START TEXT UNDER STUDY
Streaming Data From a Rails Application
Software Engineering
Background
We have several Rails applications using various database technologies to manipulate and store data. The underlying ERD is not well defined and many of the relationships, transformations and domain objects are handled in the application layer. This makes querying the database directly problematic and tracking/defining much of the stored information has landed on a manual process for those not under the engineering umbrella such as data analysts
Goals
The goals of this project would be to programmatically gain access to the data stored in these applications in a cohesive and human readable format via a single Postgres database. The resulting data should be decoupled from and not interfere with the SDLC of the applications in place.
Requirements
- The data should be human readable
- The data should be available in a Postgres DB (SQL)
- The data should remove all polymorphic relationships
- The data should live as a relatable ERD
- The data should be separated from the application
Proposal
To leverage the application layer transformations and relationships as well as getting around the different DB technologies, we should access the data within the application layer. The best and least impactful way to accomplish this would be by installing a gem that can be shared across the various applications. The gem would observe CRUD operations via Active Record models and publish out the resulting changes to a message bus that could be ingested by a downstream consumer.
Design
Diagram
Design notes
- Application
- Config.yml - The Rails application provides configuration details to the gem via a config.yml which is interpreted by the initializer.rb. These details include credentials and behavioral switches.
- Models - Models tagged with a monitor flag indicating which writes are to be observed by the gem. When one of these write operations are invoked, the state of the record is passed through the gem via a corresponding concern. (see below) This can be explicitly set on individual models are enabled for all Application Records within each application.
- Rails CLI - Rake may leverage tasks provided by the gem via a bundle exec rake command. This type of access will provide means to debug data exports as well as run historical backfills on new/existing records.
- Gem
- Core/Lib
- Models - An abstract class that exposes/manages the callbacks for the main application. Models will include the required concerns which trigger the corresponding action. Models#monitor is made available to all classes that inherit from ActiveRecord and/or ActiveSupport via an initializer provided by the gem
- Concerns - Encapsulate logic specific to the named trigger.
- Reporting service - A wrapper that shapes arguments received from a model into a data payload to conform to the under lying publishing service. This would act as the main proxy/interface for the concerns.
- Publishing service - A wrapper class that exposes an interface for publishing messages/events to the messaging bus. This is also encapsulates the ownership of the message contract. Changes to this contract will have downstream effects.
END TEXT UNDER STUDY
TASKS AND EXERCISES
A. Answer these questions about the Rails streaming write-up, one per line:
(i) In what kind of database should the data be made available?
(ii) Which file passes configuration details from the Rails application to the gem, and which file interprets it?
(iii) What command lets Rake use tasks provided by the gem?
B. Duplicate everything in the Rails streaming write-up from "- Models - Models" down to "within each application.".
The data after this point has no connection to the Rails streaming write-up.
START SUPPLIED INFORMATION
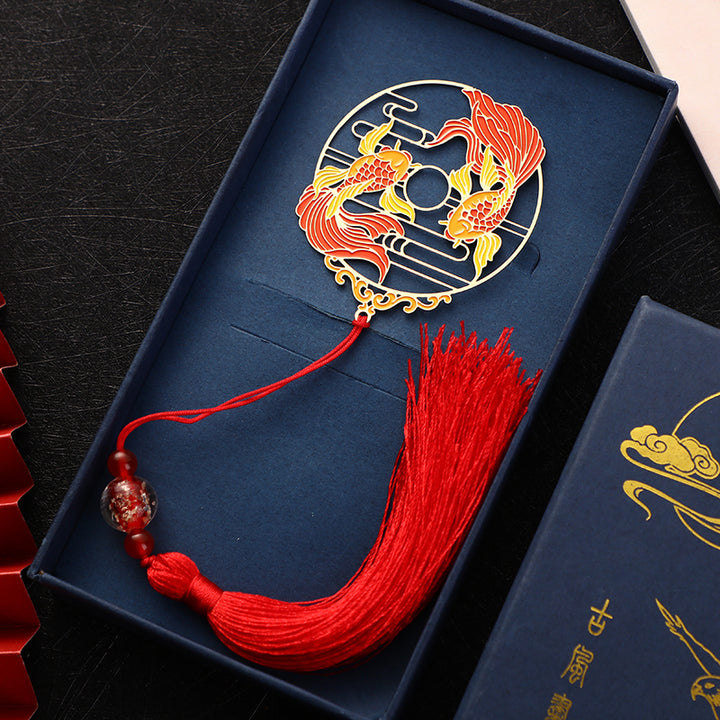Buddha Stones Gold Koi Fish Metal Brass Hollow Bookmark - Koi Fish Tassel Gift Box&Bag - image 2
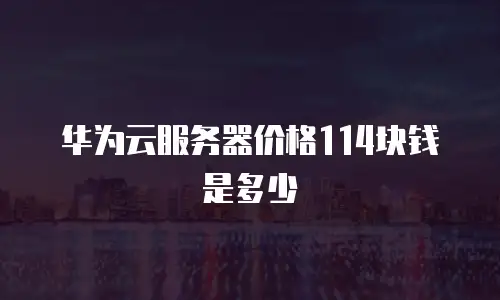 华为云服务器价格114块钱是多少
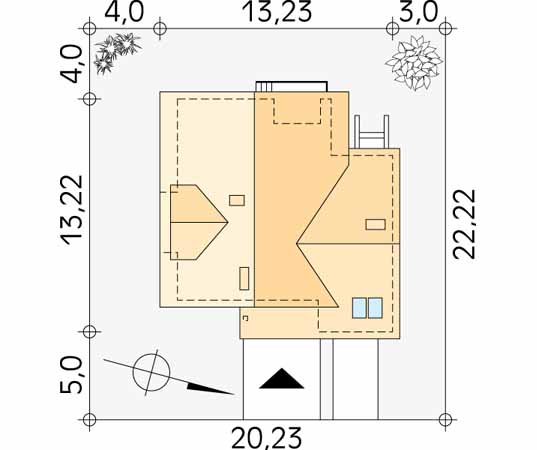 Projekt domu Perkoz - usytuowanie na działce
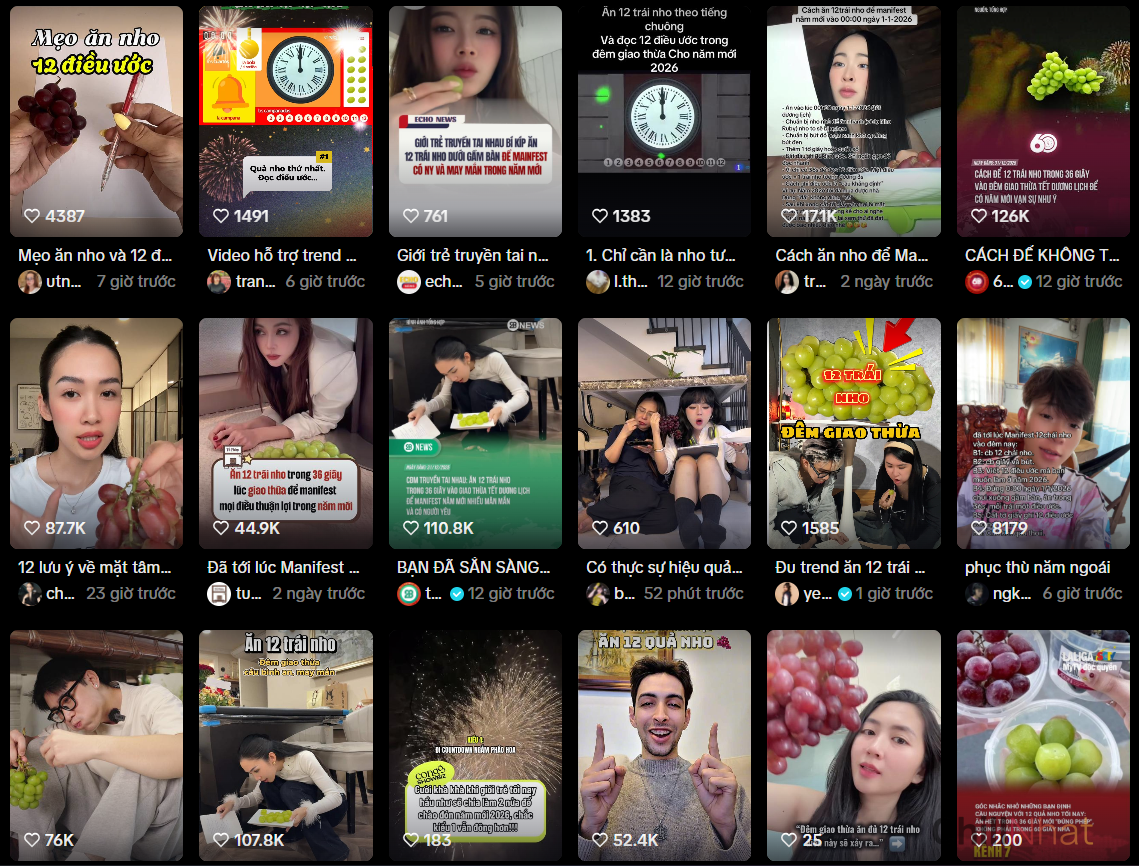 Trước thềm năm mới, MXH bùng nổ trước "Trend ăn 12 quả nho ước nguyện".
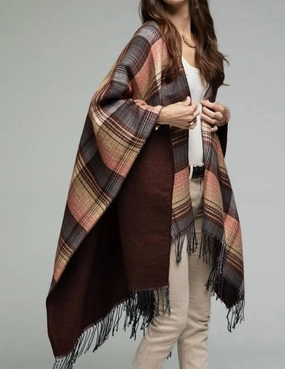 Recycled Yarn Tassel Checked Poncho In Winter Berry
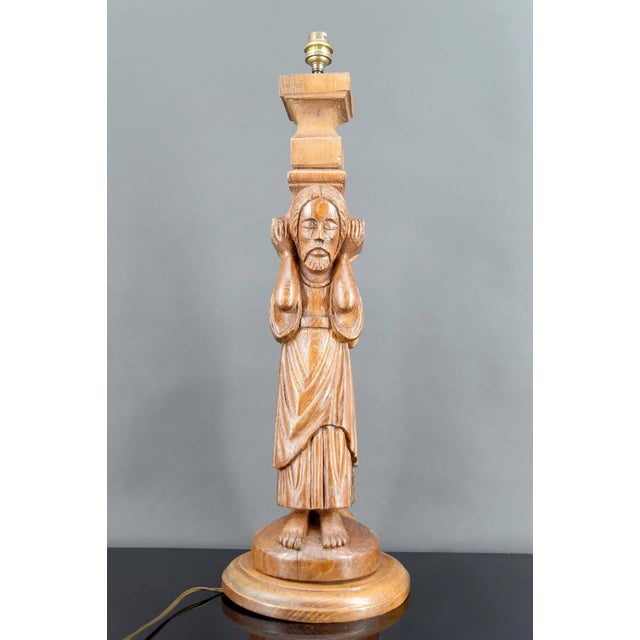 Gothic Revival Medieval Style Pilaster Lamp in Carved Oak, France, 20th Century For Sale - Image 6 of 10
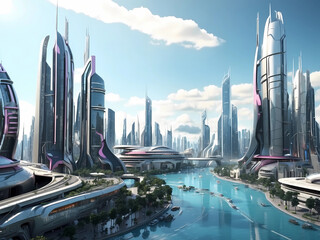 Canvas Print - Beautiful autonomus futuristic style green energy city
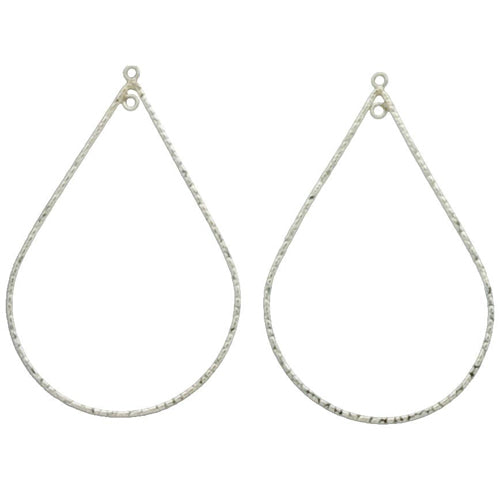 Ear Findings. Sterling Silver 33.4mm Width by 47.5mm Length, Handmade Hammered Tear Drop Chandelier With 2.5mm Width / Length Smooth Fix Ring, inside and outside of the Chandelier. Quantity Per Pack: 2 Pieces.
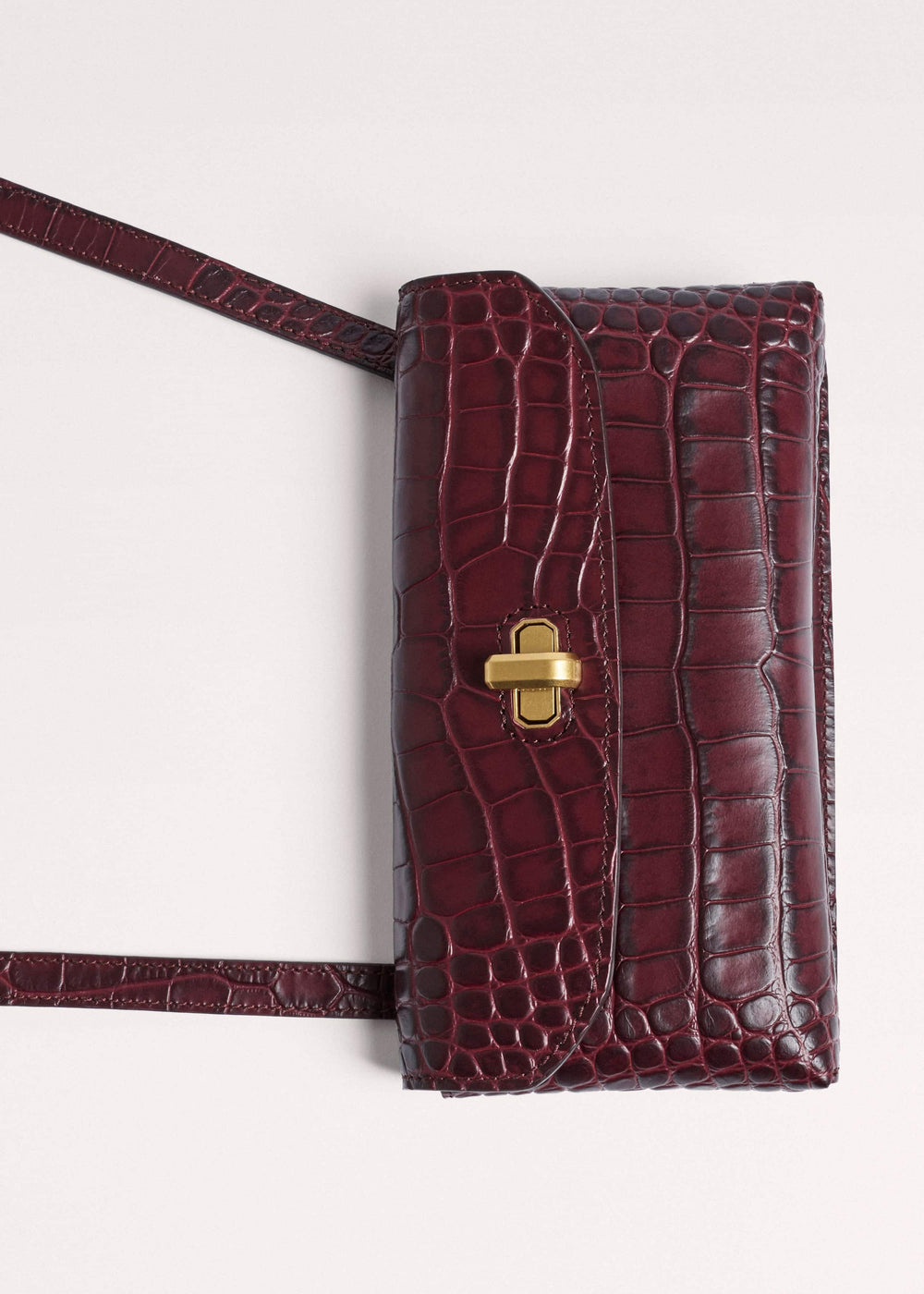 Red Red Leather Croc Print Small Pouch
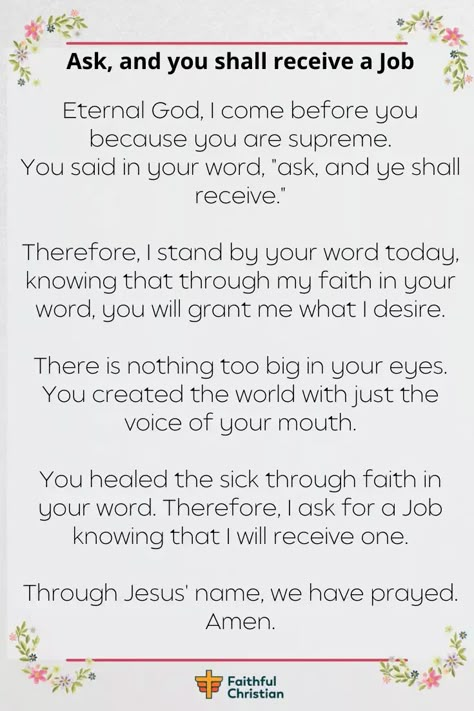 Miracle Prayer For Employment and New Job (With Bible Verses) Prayer To Find A Job, Prayers For A New Job, Prayer For Job Protection, Prayer For Employment Looking For A Job, Prayer For New Job Opportunity, Prayer For Job Offer, New Job Prayer, Prayer For Job Opportunity, Prayer To Get A Job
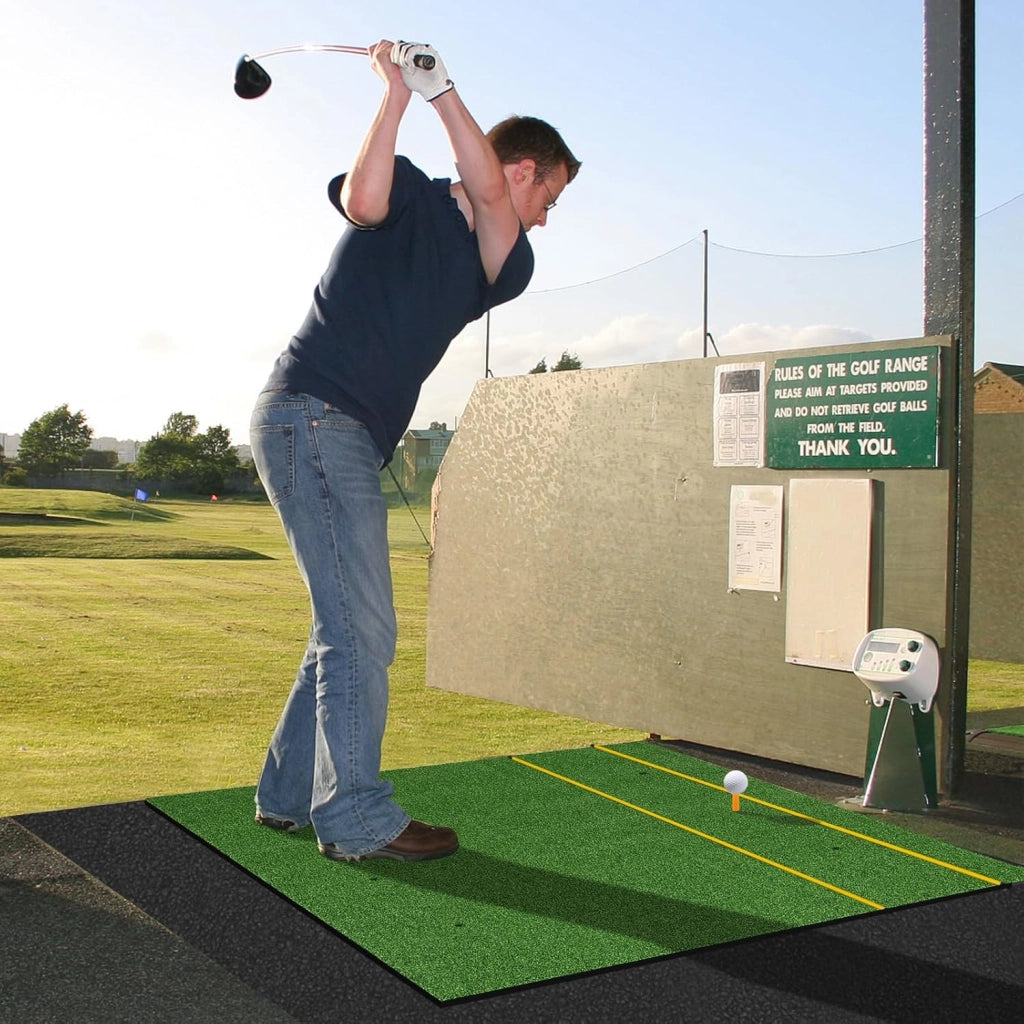 Tappetino da Allenamento Golf, Tappetino da Allenamento 3-in-1 con Erba Sintetica, 2 Punte da Golf, 2 Astine di Allineamento, Fori Preforati per le Punte, per Uomini e Donne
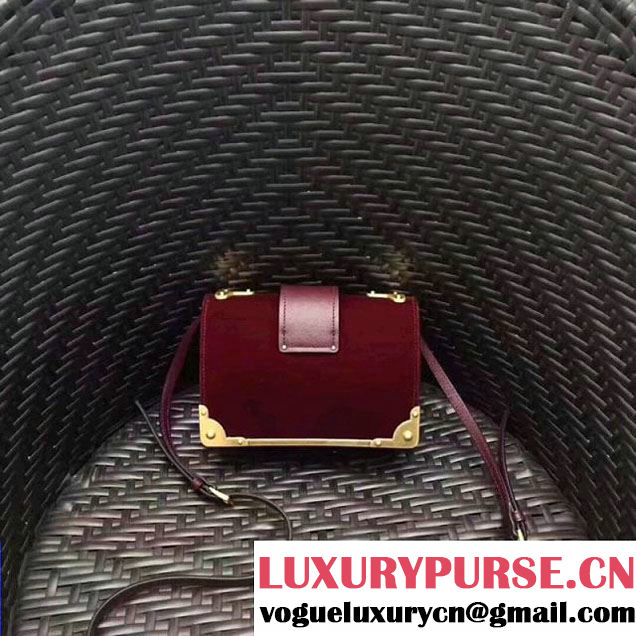Prada 1BH018 Velvet Cahier Bag With Metal Details Burgundy (GYF-8011722 )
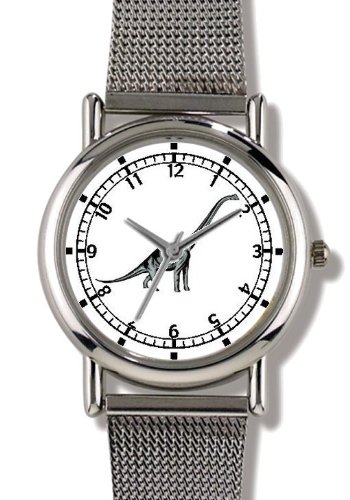 Brachiosaurus Dinosaur Animal - WATCHBUDDY® ELITE Chrome-Plated Metal Alloy Watch with Metal Mesh Strap-Size-Small ( Standard Women's Size )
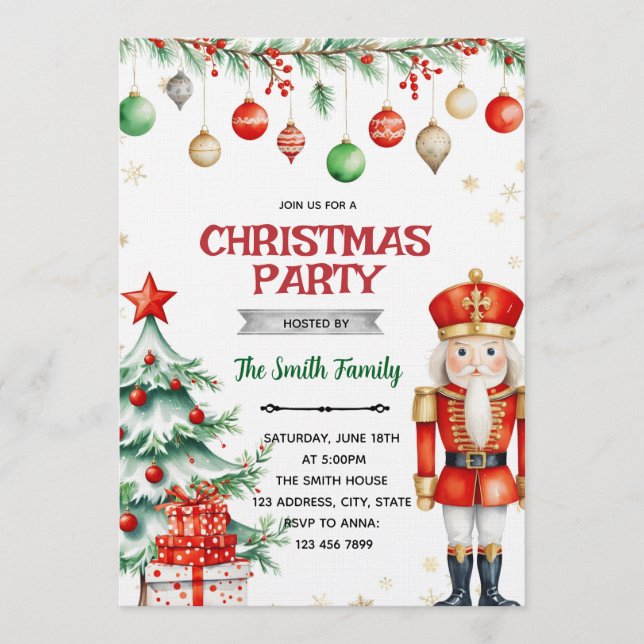 Nutcracker Christmas Party Invitation Inbjudningar (Framsida)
END SUPPLIED INFORMATION
TASK RESPONSES
A.
(i) A Postgres database (SQL).
(ii) A config.yml passes the details, and initializer.rb interprets it.
(iii) The bundle exec rake command.

B.
- Models - Models tagged with a monitor flag indicating which writes are to be observed by the gem. When one of these write operations are invoked, the state of the record is passed through the gem via a corresponding concern. (see below) This can be explicitly set on individual models are enabled for all Application Records within each application.